[Input data]

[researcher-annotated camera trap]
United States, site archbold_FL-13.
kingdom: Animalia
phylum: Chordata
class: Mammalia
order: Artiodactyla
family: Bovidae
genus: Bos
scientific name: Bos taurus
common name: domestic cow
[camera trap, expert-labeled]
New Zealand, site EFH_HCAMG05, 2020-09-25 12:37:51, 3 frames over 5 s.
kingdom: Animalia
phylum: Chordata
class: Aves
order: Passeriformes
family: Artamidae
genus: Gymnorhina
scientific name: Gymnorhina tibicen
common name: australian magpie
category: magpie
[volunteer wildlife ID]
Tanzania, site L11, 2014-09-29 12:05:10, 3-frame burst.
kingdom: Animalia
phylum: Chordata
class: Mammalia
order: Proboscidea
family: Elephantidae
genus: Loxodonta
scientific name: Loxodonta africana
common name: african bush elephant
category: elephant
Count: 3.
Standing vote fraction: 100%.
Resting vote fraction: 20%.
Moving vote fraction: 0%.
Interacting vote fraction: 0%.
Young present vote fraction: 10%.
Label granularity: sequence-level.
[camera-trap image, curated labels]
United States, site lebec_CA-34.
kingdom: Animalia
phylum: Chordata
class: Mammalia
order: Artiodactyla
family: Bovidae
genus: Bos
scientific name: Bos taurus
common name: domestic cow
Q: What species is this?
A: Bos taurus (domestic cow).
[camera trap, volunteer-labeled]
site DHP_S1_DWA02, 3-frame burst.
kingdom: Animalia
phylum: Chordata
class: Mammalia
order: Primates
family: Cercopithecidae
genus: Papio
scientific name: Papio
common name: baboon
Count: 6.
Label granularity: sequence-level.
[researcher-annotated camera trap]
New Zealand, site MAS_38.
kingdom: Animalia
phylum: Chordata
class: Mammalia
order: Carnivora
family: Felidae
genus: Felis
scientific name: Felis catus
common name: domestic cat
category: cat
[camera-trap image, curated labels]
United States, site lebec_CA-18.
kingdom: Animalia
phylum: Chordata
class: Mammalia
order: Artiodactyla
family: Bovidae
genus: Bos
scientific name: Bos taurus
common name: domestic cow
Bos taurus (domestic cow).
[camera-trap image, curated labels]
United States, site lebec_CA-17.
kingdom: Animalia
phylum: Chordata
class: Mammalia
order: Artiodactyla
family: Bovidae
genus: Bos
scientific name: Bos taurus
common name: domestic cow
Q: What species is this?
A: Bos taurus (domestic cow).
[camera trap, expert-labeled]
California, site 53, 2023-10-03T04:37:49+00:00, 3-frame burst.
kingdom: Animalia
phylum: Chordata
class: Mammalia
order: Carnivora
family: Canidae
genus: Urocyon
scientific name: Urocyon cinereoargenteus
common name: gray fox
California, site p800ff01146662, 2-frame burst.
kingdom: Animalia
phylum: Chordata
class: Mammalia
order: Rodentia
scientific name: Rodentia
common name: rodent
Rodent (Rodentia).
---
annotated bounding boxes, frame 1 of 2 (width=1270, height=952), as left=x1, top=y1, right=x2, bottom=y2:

[/Input data]

■ **Task requirements**
Copy out, from the listing above, every line that contains the string "burst".

■ **Answer to this task**
Tanzania, site L11, 2014-09-29 12:05:10, 3-frame burst.
site DHP_S1_DWA02, 3-frame burst.
California, site 53, 2023-10-03T04:37:49+00:00, 3-frame burst.
California, site p800ff01146662, 2-frame burst.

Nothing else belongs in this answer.